The second command is the run command which we will use to run the pulled image. This command will launch my image and we will get an interactive shell/terminal of that image. The syntax is like this -it is for an interactive terminal, –name to give the reference name for my image launched, and then my image_name

docker run -it --name myos alex43/ubuntu-with-git:v1.0

The third command and the most important command for creating our own image is the commit command. By using this command we can simply create our own image with the packages which we want from the existing image. The syntax is like, docker commit Nameof_RunningImage your_own_name: tag

docker commit myos ubuntu-basicbundle:v1.0

The fourth command is the tag command. By using this command we need to rename our image with the syntax username/image-name:tag. Before executing this command you need to create an account on the Docker hub and you have to give the same username which you have given in the Docker hub profile. 

docker tag alex43/ubuntu-with-git:v1.0 alex43/ubuntu-basicbundle:v1.0

The fifth command is the login command. By using this command we will log in to the docker hub account through our terminal and it is required to upload our docker image to the docker hub profile.  

docker login --username alex43 --password your_passwd

The fifth command is the push command.
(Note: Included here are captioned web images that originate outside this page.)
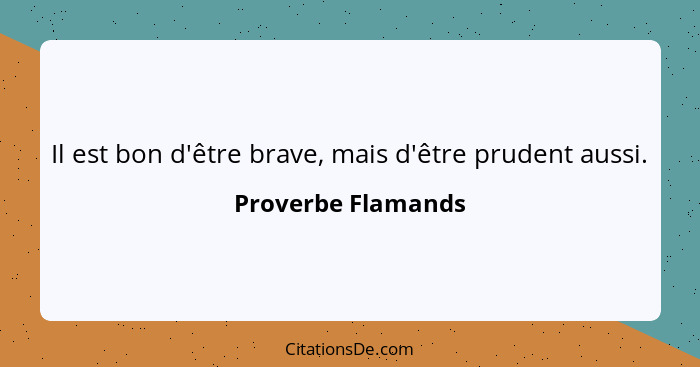 Il est bon d'être brave, mais d'être prudent aussi.... - Proverbe Flamands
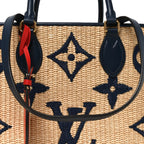 Raffia Calfskin Monogram Giant Onthego MM Blue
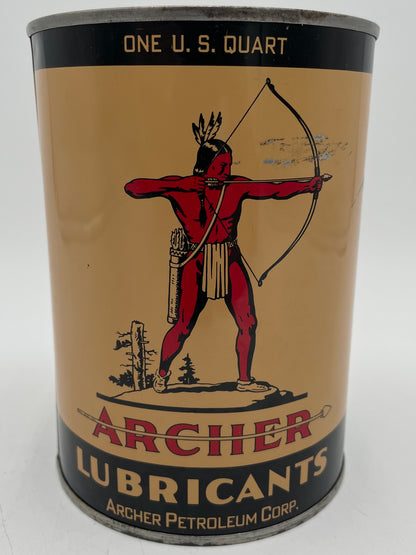 VTG 1964 Archer Lubricants 1 Full Quart Metal Can Chief  Aircraft Oil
By using this command we can upload our own created docker image to the docker hub profile and can use it anywhere from our local system to the cloud by pulling it.  
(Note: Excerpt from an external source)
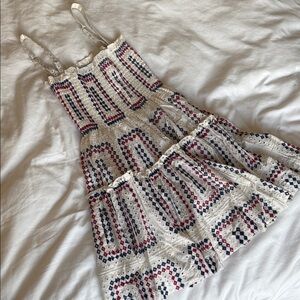 Hill House Cream and Blue Smocked Dress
docker push alex43/ubuntu-basicbundle:v1.0

So these were the few commands with the concept which we will be using in this tutorial and I will be uploading one fresh image so that you guys can understand it in a better way.  
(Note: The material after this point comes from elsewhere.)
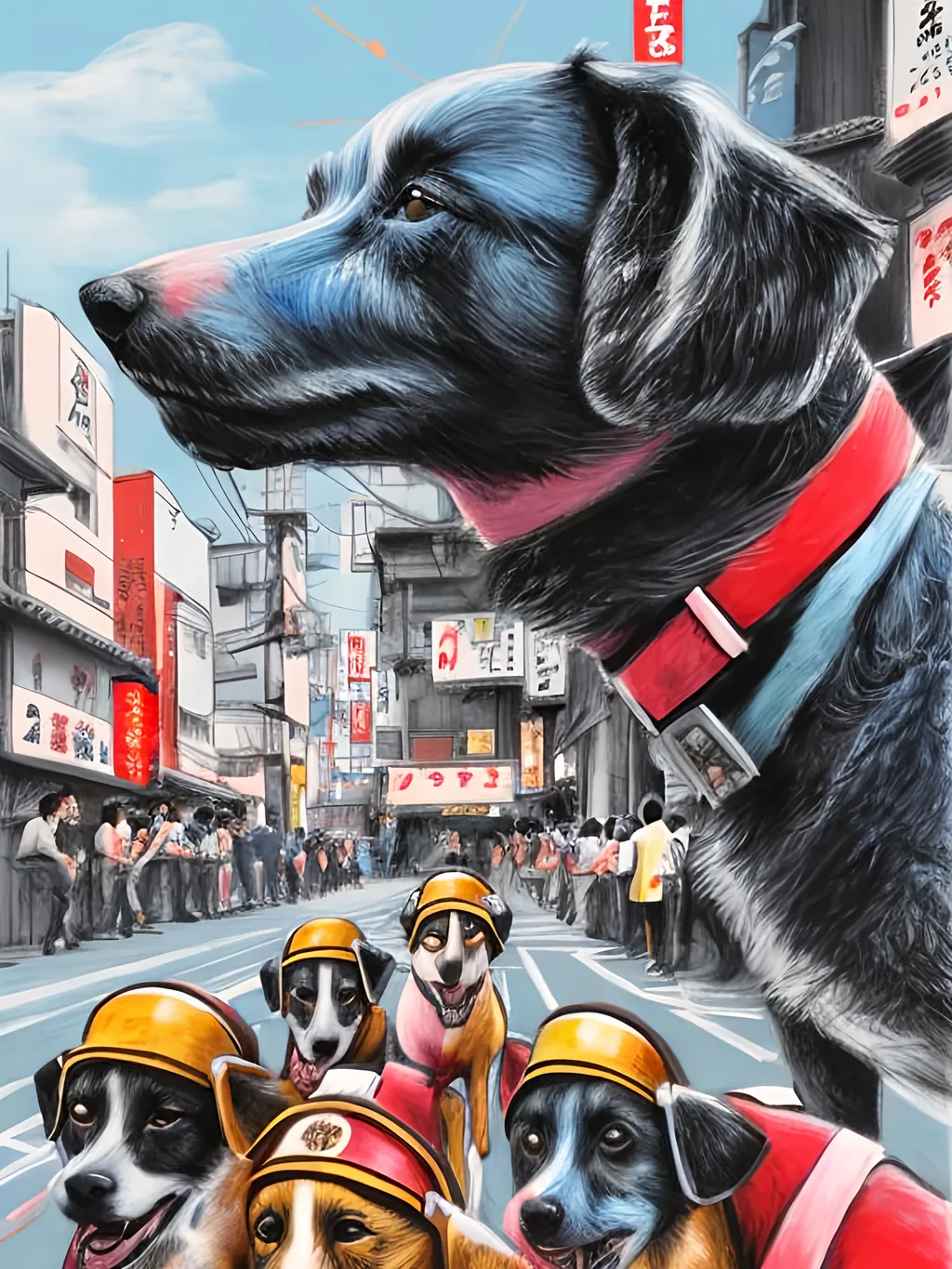 Prompt: pop art chalk pastel art of detailed dogs wearing pilot uniforms playing in the streets in japan during a festival, sketch, detailed background, highres, fun atmosphere, natural lighting,  abstract, fun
When to Commit New Changes to a New Container Image 

By committing new changes to a new container image it will be useful in the containerization process where you can make an image from the changes we have done to a container. The timing of when to commit a new image depends upon a few factors:

  1. Modifications are finished: Be sure that the modifications you’ve made are complete and function as intended before committing new changes to a container image. You can end up with an image that doesn’t perform properly or needs additional adjustments if you commit insufficient changes.
  2. Consistency of Changes: It’s crucial to make sure that the changes you’ve made to the container are stable and won’t result in any problems when they’re deployed. Test the container rigorously to confirm that it performs as expected before making modifications to an image.
  3. Frequency of Changes: Committing changes to a fresh container image more regularly may make sense if you frequently modify the container. This can lessen the chance of needing to roll back modifications if problems develop and ensure that each new version of the container reflects the most recent changes.

In conclusion, only commit fresh changes to a fresh container image once they have been fully finished, stable, and properly tested. When to commit new changes to an image depends on the frequency of changes and your deployment workflow.


In this post, we’ve discussed the significance of the docker commits command and provided step-by-step instructions with an example of how to use it. Docker commit is mainly used to commit the image from the running container in which we have done some modifications like installing some software or adding any variables in the container. 

People Also Read

Docker Cheat Sheet






Docker Commit – FAQs

Does Docker Commit Includes Volume

No, docker commit will not include docker volume in the image it will include only the changes made to the docker container.

Where are Docker Commit Images Stored

Following is the default of linux where docker image will be stored.


Difference between Docker Commit and Dockerfile

  • Dockerfile: Dockerfile is the source code of docker image.
  • Docker Commit: Docker commit will create new docker image with the help of existing container.

Is Dockerfile a YAML file?

No, despite certain syntactical similarities, a Dockerfile is not a YAML file. A script that has instructions on how to create a Docker image is called a Dockerfile.